* Text excerpt
- - - - -

CEO Spotlight: Pushpendra Mohta, Vayusphere
continued... page 2


Angel Mehta: Vayusphere was founded during your time at Benchmark Capital as an EIR (entrepreneur in residence)… tell me a bit about what the EIR experience was like? What were some of the ideas you toyed with beyond Instant Messaging?

Pushpendra Mohta: Sure. Let me back up for a second in how I actually ended up at Benchmark. I had come to the U.S. in ’87 as a graduate student by the University of California in San Diego. Then around ’89, I had the opportunity to join a group of people at the university that were essentially building California’s Internet. It was one of the original Internet service providers, internet service for the state of California, the universities, the commercial institutions.

- - - - -

Stored data entries
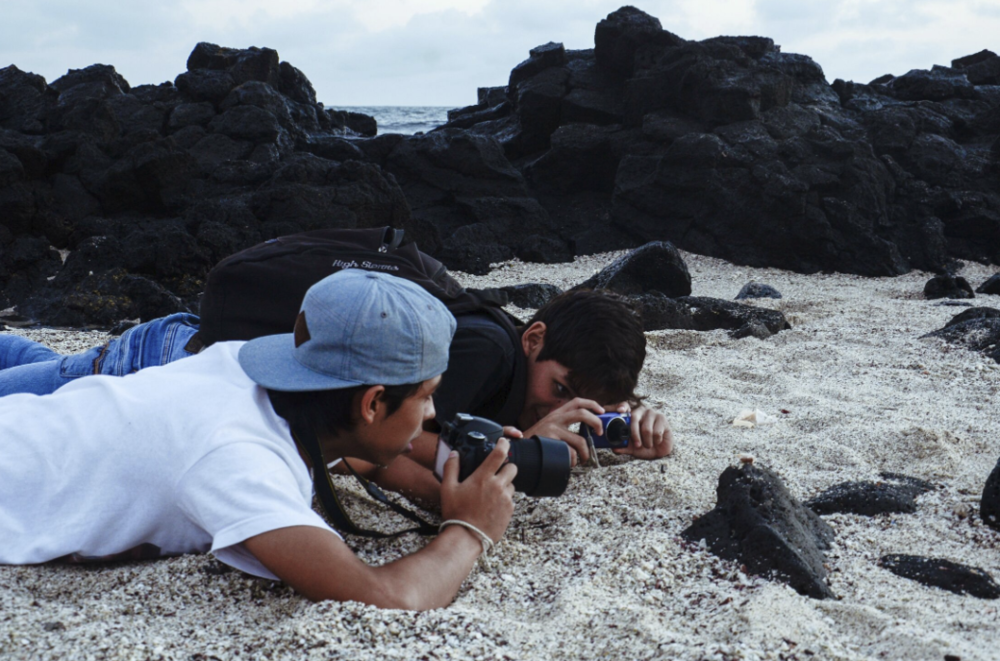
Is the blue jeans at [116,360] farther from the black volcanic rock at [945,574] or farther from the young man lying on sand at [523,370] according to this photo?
the black volcanic rock at [945,574]

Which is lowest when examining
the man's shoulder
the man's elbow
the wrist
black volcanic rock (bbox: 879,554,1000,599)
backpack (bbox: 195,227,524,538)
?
black volcanic rock (bbox: 879,554,1000,599)

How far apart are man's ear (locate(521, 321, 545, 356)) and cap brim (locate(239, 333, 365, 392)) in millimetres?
1234

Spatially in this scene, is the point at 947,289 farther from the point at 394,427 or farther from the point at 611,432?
the point at 394,427

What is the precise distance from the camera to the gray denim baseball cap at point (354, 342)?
1.82 meters

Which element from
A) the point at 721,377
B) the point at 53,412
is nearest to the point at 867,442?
the point at 721,377

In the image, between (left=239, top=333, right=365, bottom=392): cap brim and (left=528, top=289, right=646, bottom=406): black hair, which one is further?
(left=528, top=289, right=646, bottom=406): black hair

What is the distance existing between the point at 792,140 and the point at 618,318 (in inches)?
348

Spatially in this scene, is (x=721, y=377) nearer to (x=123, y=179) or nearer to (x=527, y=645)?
(x=527, y=645)

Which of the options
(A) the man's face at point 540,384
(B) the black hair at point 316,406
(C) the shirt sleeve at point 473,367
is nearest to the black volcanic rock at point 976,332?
(A) the man's face at point 540,384

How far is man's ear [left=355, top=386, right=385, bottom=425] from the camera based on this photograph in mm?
1852

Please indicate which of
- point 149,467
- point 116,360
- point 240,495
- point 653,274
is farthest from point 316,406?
point 653,274

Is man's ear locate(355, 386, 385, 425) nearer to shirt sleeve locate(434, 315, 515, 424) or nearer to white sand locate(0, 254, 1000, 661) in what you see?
white sand locate(0, 254, 1000, 661)

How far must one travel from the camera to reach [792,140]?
10.8 metres

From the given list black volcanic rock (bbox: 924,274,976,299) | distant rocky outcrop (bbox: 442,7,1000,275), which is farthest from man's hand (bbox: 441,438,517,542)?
distant rocky outcrop (bbox: 442,7,1000,275)
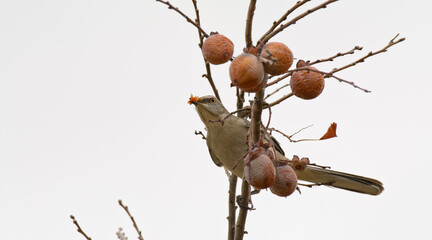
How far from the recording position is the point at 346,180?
577 cm

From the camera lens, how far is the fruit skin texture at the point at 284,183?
252cm

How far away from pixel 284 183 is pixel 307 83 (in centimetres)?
52

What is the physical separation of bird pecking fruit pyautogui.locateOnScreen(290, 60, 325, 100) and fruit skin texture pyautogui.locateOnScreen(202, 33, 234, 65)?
359mm

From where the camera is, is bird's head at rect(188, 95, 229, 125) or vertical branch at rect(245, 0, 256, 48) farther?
bird's head at rect(188, 95, 229, 125)

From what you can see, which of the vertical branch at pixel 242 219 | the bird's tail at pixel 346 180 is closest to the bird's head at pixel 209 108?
the bird's tail at pixel 346 180

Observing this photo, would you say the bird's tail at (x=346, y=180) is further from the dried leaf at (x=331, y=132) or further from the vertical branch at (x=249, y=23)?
the vertical branch at (x=249, y=23)

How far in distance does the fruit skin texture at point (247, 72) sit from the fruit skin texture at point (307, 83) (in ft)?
1.12

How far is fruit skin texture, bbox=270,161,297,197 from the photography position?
2.52m

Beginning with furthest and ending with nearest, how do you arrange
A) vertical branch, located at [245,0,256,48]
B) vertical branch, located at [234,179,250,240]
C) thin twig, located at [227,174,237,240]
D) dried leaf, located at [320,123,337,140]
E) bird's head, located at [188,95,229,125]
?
bird's head, located at [188,95,229,125] → thin twig, located at [227,174,237,240] → vertical branch, located at [234,179,250,240] → dried leaf, located at [320,123,337,140] → vertical branch, located at [245,0,256,48]

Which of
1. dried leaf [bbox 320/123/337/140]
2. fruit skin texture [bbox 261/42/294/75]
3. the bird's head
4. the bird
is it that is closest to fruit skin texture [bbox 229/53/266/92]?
fruit skin texture [bbox 261/42/294/75]

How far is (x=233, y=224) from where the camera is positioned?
14.0 feet

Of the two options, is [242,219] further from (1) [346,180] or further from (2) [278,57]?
(1) [346,180]

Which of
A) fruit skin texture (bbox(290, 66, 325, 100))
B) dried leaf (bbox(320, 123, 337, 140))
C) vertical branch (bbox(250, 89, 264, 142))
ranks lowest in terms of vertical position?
vertical branch (bbox(250, 89, 264, 142))

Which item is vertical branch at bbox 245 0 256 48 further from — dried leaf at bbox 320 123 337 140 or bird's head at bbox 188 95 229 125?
bird's head at bbox 188 95 229 125
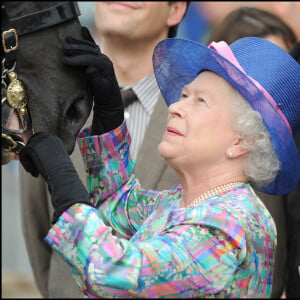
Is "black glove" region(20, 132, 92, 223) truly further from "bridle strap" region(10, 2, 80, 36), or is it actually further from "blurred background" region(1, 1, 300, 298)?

- - - - -

* Set of tasks
1 > In the Vayusphere interview, rewrite the part that opens with "Angel Mehta: Vayusphere" and closes with "beyond Instant Messaging?", renaming "Instant Messaging" as "chat software".
2 > According to the Vayusphere interview, when did Pushpendra Mohta come to the U.S., and in what role?
3 > Resume the interview with Pushpendra Mohta right after its final sentence.

* Answers given
1 >
Angel Mehta: Vayusphere was founded during your time at Benchmark Capital as an EIR (entrepreneur in residence)… tell me a bit about what the EIR experience was like? What were some of the ideas you toyed with beyond chat software?

2 > He came in ’87 as a graduate student.

3 >
I left my PhD program behind to join this group of people to create a company called, “CERFnet”. We grew that business over time and then strategically decided that the best revenue opportunity for this business was to partner up with a telecom provider. In ’96, we sold it to Teleport Communications Group who was then the largest competitive local exchange carrier in the country. And in the couple of years there, I created a new business unit for Teleport in the data space; they were predominately a voice and fiber company before they acquired CERFnet. Then ultimately AT&T acquired both Teleport and CERFnet in ’98 so I spent two years at AT&T launching the Web hosting business and the global IP backbone business which are now among the fastest growing revenue segments. Eventually I just had this desire to get back to my entrepreneurial roots…and that’s when Andy Rachleff at Benchmark invited me to join them as an EIR in early 2000.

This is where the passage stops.